I'm a wiper, cause it only makes sense to me, but to each their own. I've yet to have a limb come apart however. With many of the exotics I put the lams in the oven while it is preheating and bring them up to curing temp before wiping them down. I'll put the smooth on in there for a few mintues as well to make it spread easier.
acetone causes more oil to come to surface. I don't build glass bow but I do build trilams and a few bbo's. I usually wipe it with denatured alcohol.
Acetone leaves a residue behind. If you're going to wipe it down, do it with denatured alcohol and do it until the rags are coming off clean... or cleanER. Sometimes, it seems it just never quits coming out.
Thanks for the advice guys
I don't think there's a right or wrong way on this one. Some wipe with acetone, some don't. I'm a wiper and haven't had any problems with glue holding on oily woods (bacote & cocobolo).
I talked with someone at birchwood casey(tru oil) and was i surprised when they told me that accitone has oil in it...have been using ot to prep wood for joining for a while and have not had any problems but i am now going to be using denatured alcohol. I have had problems not wiping oily wood for joining
I used to be a wiper with both acetone and then denatured alcohol, never had any problems. I always wiped until the wood oils quit staining the rags. A couple of years back I started applying the glue brushing the glueing surfaces off and haven't had any problems.

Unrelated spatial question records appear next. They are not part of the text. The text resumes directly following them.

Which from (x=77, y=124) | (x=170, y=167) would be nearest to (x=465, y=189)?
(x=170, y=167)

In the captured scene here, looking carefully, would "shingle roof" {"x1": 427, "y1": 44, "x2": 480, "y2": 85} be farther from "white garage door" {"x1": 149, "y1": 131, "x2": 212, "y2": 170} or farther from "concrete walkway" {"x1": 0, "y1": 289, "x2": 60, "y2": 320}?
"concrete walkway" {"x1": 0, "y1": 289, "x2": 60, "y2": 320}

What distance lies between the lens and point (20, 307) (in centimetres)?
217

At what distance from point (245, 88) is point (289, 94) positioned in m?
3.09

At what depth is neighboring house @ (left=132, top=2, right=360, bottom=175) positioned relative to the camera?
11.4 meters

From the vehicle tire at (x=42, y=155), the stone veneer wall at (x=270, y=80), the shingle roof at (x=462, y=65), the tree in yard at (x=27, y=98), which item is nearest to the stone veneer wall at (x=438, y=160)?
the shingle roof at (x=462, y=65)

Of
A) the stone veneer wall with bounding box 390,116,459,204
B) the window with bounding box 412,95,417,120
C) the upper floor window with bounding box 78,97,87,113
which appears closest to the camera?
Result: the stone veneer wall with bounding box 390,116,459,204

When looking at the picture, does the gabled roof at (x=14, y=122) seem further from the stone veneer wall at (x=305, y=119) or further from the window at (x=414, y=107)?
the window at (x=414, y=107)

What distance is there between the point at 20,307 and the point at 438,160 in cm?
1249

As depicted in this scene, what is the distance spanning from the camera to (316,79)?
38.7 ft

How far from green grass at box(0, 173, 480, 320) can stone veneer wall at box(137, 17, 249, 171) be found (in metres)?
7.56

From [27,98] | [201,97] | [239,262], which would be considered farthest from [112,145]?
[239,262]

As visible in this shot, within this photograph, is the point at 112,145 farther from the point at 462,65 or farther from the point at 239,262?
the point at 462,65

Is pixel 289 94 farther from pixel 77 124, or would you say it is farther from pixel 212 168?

For those who are still using Acetone, try denatured alcohol, the fumes are not as toxic, it is easier on the skin, and the chance of spontaneous combustion of used rags is a lot less.
Contrary to popular belief, most of the problems experienced with the so called "oily" woods are not due to the oils.
These woods are also very difficult to dry, or buy dry and unless you purchase them in 4/4's, won't be kiln dried.
Moisture meters are great for checking MC, but unless you have one that will allow you to adjust for different densities, it is merely a shot in the dark.
Why do you think it is that a few people have problems with oily woods yet other bowyers have been using them trouble free for many many years.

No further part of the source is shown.